Texte à lire ::
************

Retour des militaires… et après ?

par Dominique Lerouge
23 Août 2013. © VOA

Le refus massif de la politique des Frères musulmans a entraîné au printemps 2013 une très importante mobilisation populaire. faute de débouché à gauche, les militaires sont revenus au pouvoir.

Le refus massif de la politique néo-libérale et répressive des Frères musulmans s'est traduit au printemps 2013 par la plus importante mobilisation populaire que l'Égypte ait connue au long de sa longue histoire. Les forces de gauche n'étaient malheureusement pas en capacité de proposer un débouché politique permettant enfin la réalisation des exigences sociales et démocratiques de la révolution de 2011. Cela a permis aux militaires, le 3 juillet, un retour au pouvoir qu'ils avaient dû abandonner à la suite des élections présidentielles de juin 2012.

Synthèse actualisée Inprecor Egypte

Une vague répressive d'ampleur

Le 14 août l'armée a lancé une offensive de grande envergure contre des sit-ins organisés par les Frères musulmans exigeant le retour au pouvoir de l'ex-président Morsi. Environ 500 personnes ont été tuées en une seule demi-journée.

En " représailles », les islamistes sont accusés de vouloir déclencher une guerre communautaire avec dès le lendemain l'incendie de 36 églises coptes (1), suivi d'une série d'agressions comme un attentat contre un mariage copte le 20 octobre. Celui-ci a fait 4 morts dont deux fillettes de 8 et 12 ans, ainsi qu'une dizaine de blessés. Le 6 octobre les heurts entre pro-Morsi et anti-Morsi ont fait 51 morts et 371 blessés (2).

Le 4 novembre a eu lieu l'ouverture du procès intenté au président déchu et à 14 dirigeants des Frères pour " incitation au meurtre » de manifestants. Les Frères avaient annoncé une riposte de grande ampleur dans tout le pays. Il n'en a rien été.

Cet échec résulte de la combinaison de plusieurs facteurs :

* une impopularité des Frères musulmans telle que certains sont agressés en pleine rue et une partie de leurs locaux détruits ;

* l'ampleur du dispositif policier mis en place ce jour-là, de l'ordre de 20.000 hommes ;

* la vague répressive la plus importante que les Frères aient subi depuis les années 1950 (3) : plus de 2.000 membres de la confrérie ont été arrêtés dont les trois principaux dirigeants.

Il est cependant probable que tout cela ne suffira pas à détruire ce mouvement qui a su continuer à exister dans la clandestinité pendant des dizaines d'années. Et cela d'autant plus qu'une grande partie de leur puissance économique et de leurs activités caritatives sont organisées de façon à être difficile à démanteler.

************

Relevés de questions sur des scènes:

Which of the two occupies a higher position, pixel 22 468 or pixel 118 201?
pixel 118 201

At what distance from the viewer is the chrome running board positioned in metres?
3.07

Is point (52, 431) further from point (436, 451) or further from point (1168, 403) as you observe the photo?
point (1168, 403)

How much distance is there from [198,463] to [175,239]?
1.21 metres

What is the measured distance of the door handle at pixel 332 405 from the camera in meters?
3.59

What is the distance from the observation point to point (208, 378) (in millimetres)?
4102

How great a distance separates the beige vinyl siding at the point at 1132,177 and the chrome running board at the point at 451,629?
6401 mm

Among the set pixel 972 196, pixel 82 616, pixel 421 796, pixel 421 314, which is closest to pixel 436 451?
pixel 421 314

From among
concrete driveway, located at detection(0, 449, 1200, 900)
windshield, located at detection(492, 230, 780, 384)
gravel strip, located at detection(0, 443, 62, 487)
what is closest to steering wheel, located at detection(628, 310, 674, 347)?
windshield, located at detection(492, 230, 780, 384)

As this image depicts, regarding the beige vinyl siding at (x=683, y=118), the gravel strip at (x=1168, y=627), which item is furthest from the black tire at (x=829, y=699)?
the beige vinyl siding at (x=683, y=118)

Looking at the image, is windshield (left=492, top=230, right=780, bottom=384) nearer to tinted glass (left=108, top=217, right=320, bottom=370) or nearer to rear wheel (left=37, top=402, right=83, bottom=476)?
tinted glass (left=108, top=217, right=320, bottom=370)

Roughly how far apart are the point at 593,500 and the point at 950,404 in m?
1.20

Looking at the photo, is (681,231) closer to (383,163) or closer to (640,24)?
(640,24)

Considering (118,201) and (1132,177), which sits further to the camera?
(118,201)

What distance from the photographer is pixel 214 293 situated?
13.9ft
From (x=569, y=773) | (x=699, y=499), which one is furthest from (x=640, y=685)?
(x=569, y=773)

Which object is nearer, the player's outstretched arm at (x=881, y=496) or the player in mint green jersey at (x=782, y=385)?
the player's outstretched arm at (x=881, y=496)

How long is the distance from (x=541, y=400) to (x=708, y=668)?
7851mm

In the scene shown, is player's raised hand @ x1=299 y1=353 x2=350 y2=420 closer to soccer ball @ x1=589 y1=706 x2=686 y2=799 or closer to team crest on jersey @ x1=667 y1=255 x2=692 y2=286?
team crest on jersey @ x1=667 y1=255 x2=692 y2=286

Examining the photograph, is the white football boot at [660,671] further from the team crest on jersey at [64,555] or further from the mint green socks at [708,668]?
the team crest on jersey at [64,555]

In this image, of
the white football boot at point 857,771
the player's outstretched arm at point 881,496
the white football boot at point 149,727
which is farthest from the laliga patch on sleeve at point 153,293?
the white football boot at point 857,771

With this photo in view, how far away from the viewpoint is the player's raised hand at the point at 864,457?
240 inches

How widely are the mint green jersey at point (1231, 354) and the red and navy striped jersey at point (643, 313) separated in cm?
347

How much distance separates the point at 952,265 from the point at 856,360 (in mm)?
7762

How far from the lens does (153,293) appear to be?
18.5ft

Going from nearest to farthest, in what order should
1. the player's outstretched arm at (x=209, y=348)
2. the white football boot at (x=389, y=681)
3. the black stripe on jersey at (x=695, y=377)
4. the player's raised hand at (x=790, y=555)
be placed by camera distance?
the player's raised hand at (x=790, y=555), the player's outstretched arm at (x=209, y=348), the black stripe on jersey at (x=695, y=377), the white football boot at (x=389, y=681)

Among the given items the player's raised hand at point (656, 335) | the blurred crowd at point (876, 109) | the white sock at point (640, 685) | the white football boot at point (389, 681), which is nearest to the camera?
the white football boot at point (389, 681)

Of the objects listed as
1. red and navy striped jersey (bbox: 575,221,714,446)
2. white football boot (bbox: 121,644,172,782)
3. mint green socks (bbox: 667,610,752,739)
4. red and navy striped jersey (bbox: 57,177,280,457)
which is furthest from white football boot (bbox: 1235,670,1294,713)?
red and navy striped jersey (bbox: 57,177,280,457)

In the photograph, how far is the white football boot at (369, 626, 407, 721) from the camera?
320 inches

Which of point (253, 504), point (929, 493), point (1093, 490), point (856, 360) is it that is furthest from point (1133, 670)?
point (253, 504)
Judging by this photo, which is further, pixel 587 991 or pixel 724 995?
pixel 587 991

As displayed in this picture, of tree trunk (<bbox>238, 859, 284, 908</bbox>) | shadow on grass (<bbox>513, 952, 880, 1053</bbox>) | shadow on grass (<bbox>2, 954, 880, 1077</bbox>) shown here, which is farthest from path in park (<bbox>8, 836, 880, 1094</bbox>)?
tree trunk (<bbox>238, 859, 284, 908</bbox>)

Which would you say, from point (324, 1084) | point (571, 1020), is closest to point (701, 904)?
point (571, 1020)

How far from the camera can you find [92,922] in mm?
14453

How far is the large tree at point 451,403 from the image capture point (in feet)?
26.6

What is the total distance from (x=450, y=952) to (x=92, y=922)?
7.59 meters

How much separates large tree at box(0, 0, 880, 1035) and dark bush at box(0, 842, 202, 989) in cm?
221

************

Travail demandé ::
[A] Résumez en deux phrases l'article sur l'Égypte.
[B] Prolongez l'article sur l'Égypte à partir de sa dernière phrase.

Réponses attendues ::
[A] Faute de débouché politique proposé par la gauche après la vaste mobilisation du printemps 2013 contre les Frères musulmans, les militaires sont revenus au pouvoir en Égypte le 3 juillet. Une importante vague répressive a suivi, avec environ 500 morts lors de l'offensive du 14 août contre les sit-ins pro-Morsi et plus de 2.000 membres de la confrérie arrêtés, mais ces mesures ne suffiront probablement pas à détruire ce mouvement.

[B]
Le risque réel existe que les nouveaux maîtres du pouvoir s'engagent dans une spirale répressive rappelant le régime en place pendant des dizaine d'années, et qui pourrait frapper non seulement les islamistes, mais tous ceux qui s'opposent au régime. Un certain nombre de défenseurs des droits de l'homme lancent un cri d'alarme à ce sujet (4).

Au nom de la lutte contre le terrorisme, un projet de loi est à l'étude qui instaurererait les fondements d'un nouvel État policier pire que celui de Moubarak (5).

Al-Sissi futur président ?

L'homme fort du nouveau pouvoir surfe sur la vague de popularité acquise pour avoir débarqué les Frères. Ancien chef des services de renseignements sous Moubarak, le général Abdel Fatah al-Sissi jouit néanmoins du soutien d'une partie de ceux qui avaient joué un rôle décisif dans la chute du dictateur en 2011, puis dans les mobilisations de juin-juillet 2013 :

► Une partie au moins des leaders du mouvement Tamarod (Rébellion), à l'origine des mobilisations contre Morsi ;

► Kamal Abou Aïta, ancien président du premier syndicat indépendant puis de la centrale EFITU, est devenu ministre du Travail ;

► Hamdeen Sabahi, candidat nassérien qui avait fait presque jeu égal avec le candidat des Frères et celui des militaires à l'élection présidentielle de juin 2012 a d'ores et déjà annoncé qu'il s'effacerait derrière Sissi au cas où ce dernier se présenterait à la prochaine présidentielle.

Le risque est donc réel que l'armée de Moubarak, qui a conservé son immense empire économique même sous la présidence de Morsi, récupère l'essentiel du pouvoir politique.

Quelle alternative de gauche ?

Contrairement a ce qui a pu avoir lieu dans le passé, une minorité des gauches refuse de jouer " un camp » contre l'autre. Elle s'affiche au contaire courageusement comme étant " ni pour les Frères, ni pour les militaires ».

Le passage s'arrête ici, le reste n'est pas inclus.